**Records of spatial questions:**
....................
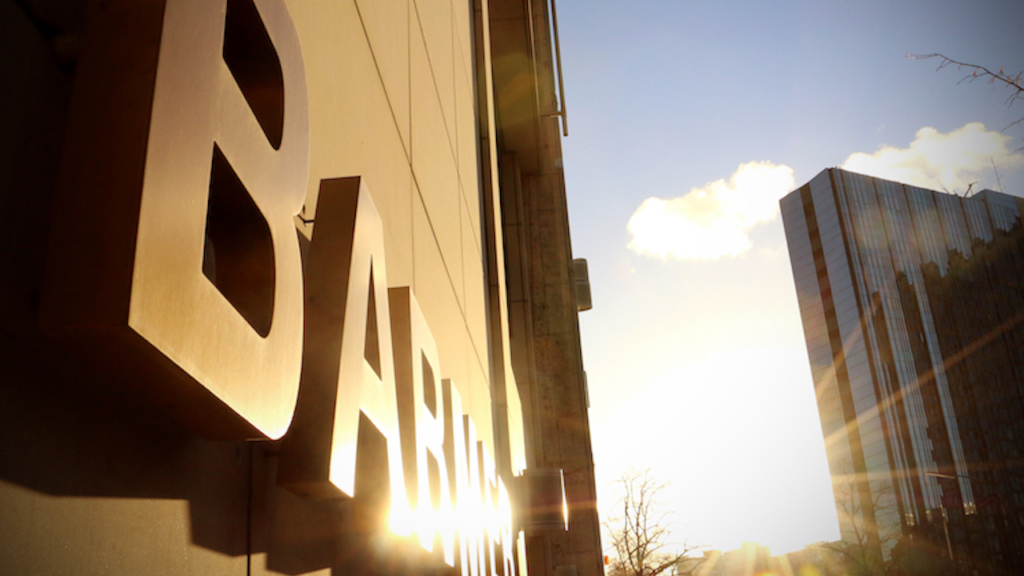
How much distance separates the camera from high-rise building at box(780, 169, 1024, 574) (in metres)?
54.2

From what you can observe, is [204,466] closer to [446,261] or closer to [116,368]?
[116,368]

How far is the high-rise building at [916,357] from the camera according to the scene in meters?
54.2

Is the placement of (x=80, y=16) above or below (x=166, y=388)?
above

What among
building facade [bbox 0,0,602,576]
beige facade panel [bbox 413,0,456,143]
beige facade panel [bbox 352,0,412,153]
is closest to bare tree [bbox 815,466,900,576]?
beige facade panel [bbox 413,0,456,143]

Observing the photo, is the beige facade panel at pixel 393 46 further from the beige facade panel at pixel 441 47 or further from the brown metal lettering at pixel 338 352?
the brown metal lettering at pixel 338 352

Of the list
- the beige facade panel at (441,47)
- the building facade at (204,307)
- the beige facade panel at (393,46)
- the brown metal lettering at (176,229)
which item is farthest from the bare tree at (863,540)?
the brown metal lettering at (176,229)

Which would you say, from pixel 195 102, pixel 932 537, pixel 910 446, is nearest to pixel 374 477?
pixel 195 102

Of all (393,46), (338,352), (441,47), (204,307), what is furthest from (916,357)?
(204,307)

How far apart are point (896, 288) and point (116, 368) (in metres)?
96.5

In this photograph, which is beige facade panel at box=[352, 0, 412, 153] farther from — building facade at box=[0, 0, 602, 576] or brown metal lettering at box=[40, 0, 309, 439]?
brown metal lettering at box=[40, 0, 309, 439]

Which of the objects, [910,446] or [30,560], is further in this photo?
[910,446]

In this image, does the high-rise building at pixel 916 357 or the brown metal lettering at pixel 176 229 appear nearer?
the brown metal lettering at pixel 176 229

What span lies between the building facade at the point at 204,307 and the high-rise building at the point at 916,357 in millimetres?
48718

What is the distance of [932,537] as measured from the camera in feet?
175
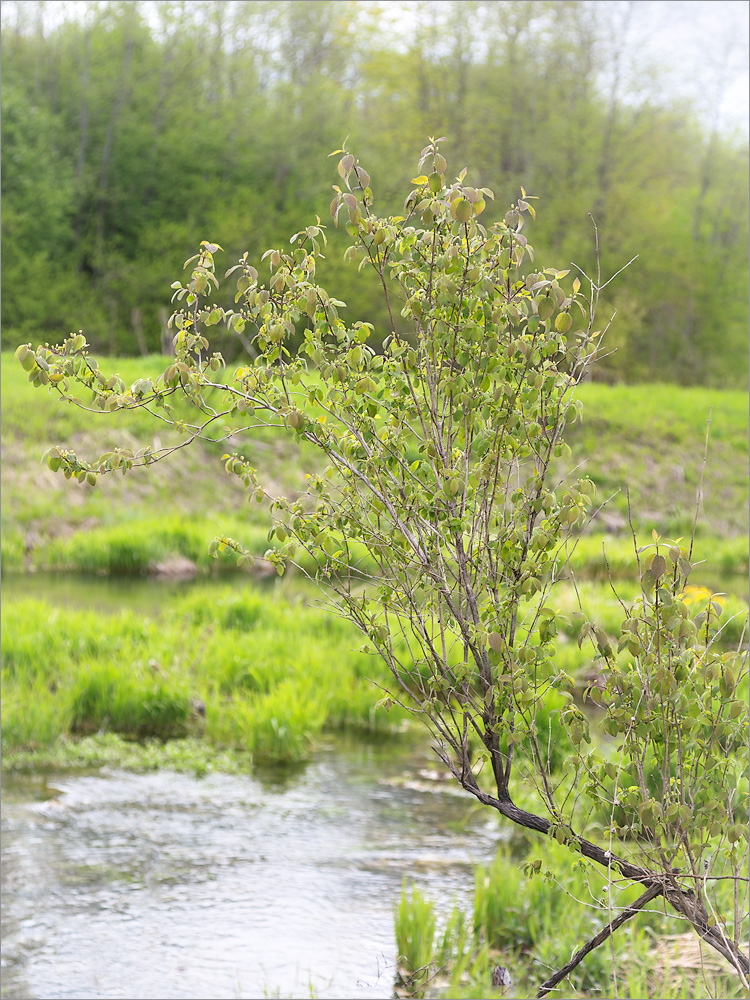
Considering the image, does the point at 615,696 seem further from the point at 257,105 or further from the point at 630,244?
the point at 257,105

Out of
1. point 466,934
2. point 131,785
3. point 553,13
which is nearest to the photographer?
point 466,934

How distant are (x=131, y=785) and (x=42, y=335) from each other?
13.2 m

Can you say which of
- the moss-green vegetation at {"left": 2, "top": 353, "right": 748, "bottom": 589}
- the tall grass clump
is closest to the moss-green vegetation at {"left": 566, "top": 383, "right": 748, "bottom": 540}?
the moss-green vegetation at {"left": 2, "top": 353, "right": 748, "bottom": 589}

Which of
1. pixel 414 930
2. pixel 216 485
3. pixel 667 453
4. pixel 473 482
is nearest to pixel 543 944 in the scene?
pixel 414 930

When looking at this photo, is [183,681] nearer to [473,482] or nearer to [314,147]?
[473,482]

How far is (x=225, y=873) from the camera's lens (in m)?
4.14

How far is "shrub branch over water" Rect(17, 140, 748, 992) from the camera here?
6.48 ft

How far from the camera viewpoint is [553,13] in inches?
697

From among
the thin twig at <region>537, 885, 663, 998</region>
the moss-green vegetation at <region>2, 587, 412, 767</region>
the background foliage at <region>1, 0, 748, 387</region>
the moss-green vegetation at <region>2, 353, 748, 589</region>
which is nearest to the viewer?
the thin twig at <region>537, 885, 663, 998</region>

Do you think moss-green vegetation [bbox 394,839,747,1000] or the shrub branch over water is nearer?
the shrub branch over water

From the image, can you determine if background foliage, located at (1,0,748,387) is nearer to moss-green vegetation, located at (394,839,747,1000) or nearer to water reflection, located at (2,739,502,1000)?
water reflection, located at (2,739,502,1000)

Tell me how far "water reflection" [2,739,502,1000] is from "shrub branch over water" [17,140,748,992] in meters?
1.67

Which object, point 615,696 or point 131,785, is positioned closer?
point 615,696

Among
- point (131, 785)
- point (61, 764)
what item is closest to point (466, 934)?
....................
**Task brief:**
Rewrite every line of the rows above as a Markdown table with the columns "No." and "Line", giving each line its number and skipping blank lines. Leave the pictures out.

**Result:**
| No. | Line |
|---|---|
| 1 | How much distance separates the camera from high-rise building at box(780, 169, 1024, 574) (in metres)? |
| 2 | 54.2 |
| 3 | From what you can observe, is [204,466] closer to [446,261] or closer to [116,368]? |
| 4 | [116,368] |
| 5 | How far is the high-rise building at [916,357] from the camera according to the scene in meters? |
| 6 | 54.2 |
| 7 | Is the placement of (x=80, y=16) above or below (x=166, y=388)? |
| 8 | above |
| 9 | What among |
| 10 | building facade [bbox 0,0,602,576] |
| 11 | beige facade panel [bbox 413,0,456,143] |
| 12 | beige facade panel [bbox 352,0,412,153] |
| 13 | is closest to bare tree [bbox 815,466,900,576]? |
| 14 | beige facade panel [bbox 413,0,456,143] |
| 15 | Observing the photo, is the beige facade panel at pixel 393 46 further from the beige facade panel at pixel 441 47 or further from the brown metal lettering at pixel 338 352? |
| 16 | the brown metal lettering at pixel 338 352 |
| 17 | Of the list |
| 18 | - the beige facade panel at (441,47) |
| 19 | - the building facade at (204,307) |
| 20 | - the beige facade panel at (393,46) |
| 21 | - the brown metal lettering at (176,229) |
| 22 | which item is farthest from the bare tree at (863,540)? |
| 23 | the brown metal lettering at (176,229) |
| 24 | Which would you say, from pixel 195 102, pixel 932 537, pixel 910 446, is nearest to pixel 374 477? |
| 25 | pixel 195 102 |
| 26 | Of all (393,46), (338,352), (441,47), (204,307), what is furthest from (916,357)? |
| 27 | (204,307) |
| 28 | How far apart are point (896, 288) and point (116, 368) (in metres)? |
| 29 | 96.5 |
| 30 | In this photograph, which is beige facade panel at box=[352, 0, 412, 153] farther from — building facade at box=[0, 0, 602, 576] or brown metal lettering at box=[40, 0, 309, 439]? |
| 31 | brown metal lettering at box=[40, 0, 309, 439] |
| 32 | Which of the objects, [910,446] or [30,560], is further in this photo? |
| 33 | [910,446] |
| 34 | In this image, does the high-rise building at pixel 916 357 or the brown metal lettering at pixel 176 229 appear nearer? |
| 35 | the brown metal lettering at pixel 176 229 |
| 36 | What span lies between the building facade at the point at 204,307 and the high-rise building at the point at 916,357 in millimetres? |
| 37 | 48718 |
| 38 | What is the distance of [932,537] as measured from the camera in feet? |
| 39 | 175 |
| 40 | Considering the image, does the point at 615,696 seem further from the point at 257,105 or further from the point at 630,244? |
| 41 | the point at 257,105 |
| 42 | Out of |
| 43 | 1. point 466,934 |
| 44 | 2. point 131,785 |
| 45 | 3. point 553,13 |
| 46 | which is nearest to the photographer? |
| 47 | point 466,934 |
| 48 | How distant are (x=131, y=785) and (x=42, y=335) from each other? |
| 49 | 13.2 m |
| 50 | Can you say which of |
| 51 | - the moss-green vegetation at {"left": 2, "top": 353, "right": 748, "bottom": 589} |
| 52 | - the tall grass clump |
| 53 | is closest to the moss-green vegetation at {"left": 566, "top": 383, "right": 748, "bottom": 540}? |
| 54 | the moss-green vegetation at {"left": 2, "top": 353, "right": 748, "bottom": 589} |
| 55 | Which of |
| 56 | 1. pixel 414 930 |
| 57 | 2. pixel 216 485 |
| 58 | 3. pixel 667 453 |
| 59 | 4. pixel 473 482 |
| 60 | is nearest to pixel 543 944 in the scene? |
| 61 | pixel 414 930 |
| 62 | When looking at this photo, is [183,681] nearer to [473,482] or nearer to [314,147]? |
| 63 | [473,482] |
| 64 | How far is (x=225, y=873) from the camera's lens (in m)? |
| 65 | 4.14 |
| 66 | How far is "shrub branch over water" Rect(17, 140, 748, 992) from the camera here? |
| 67 | 6.48 ft |
| 68 | How far from the camera viewpoint is [553,13] in inches? |
| 69 | 697 |
| 70 | From among |
| 71 | the thin twig at <region>537, 885, 663, 998</region> |
| 72 | the moss-green vegetation at <region>2, 587, 412, 767</region> |
| 73 | the background foliage at <region>1, 0, 748, 387</region> |
| 74 | the moss-green vegetation at <region>2, 353, 748, 589</region> |
| 75 | which is nearest to the viewer? |
| 76 | the thin twig at <region>537, 885, 663, 998</region> |
| 77 | Do you think moss-green vegetation [bbox 394,839,747,1000] or the shrub branch over water is nearer? |
| 78 | the shrub branch over water |
| 79 | From the image, can you determine if background foliage, located at (1,0,748,387) is nearer to moss-green vegetation, located at (394,839,747,1000) or nearer to water reflection, located at (2,739,502,1000)? |
| 80 | water reflection, located at (2,739,502,1000) |
| 81 | Tell me how far "water reflection" [2,739,502,1000] is from "shrub branch over water" [17,140,748,992] in meters? |
| 82 | 1.67 |
| 83 | Which object, point 615,696 or point 131,785, is positioned closer? |
| 84 | point 615,696 |
| 85 | Among |
| 86 | - point (131, 785) |
| 87 | - point (61, 764) |
| 88 | what item is closest to point (466, 934)? |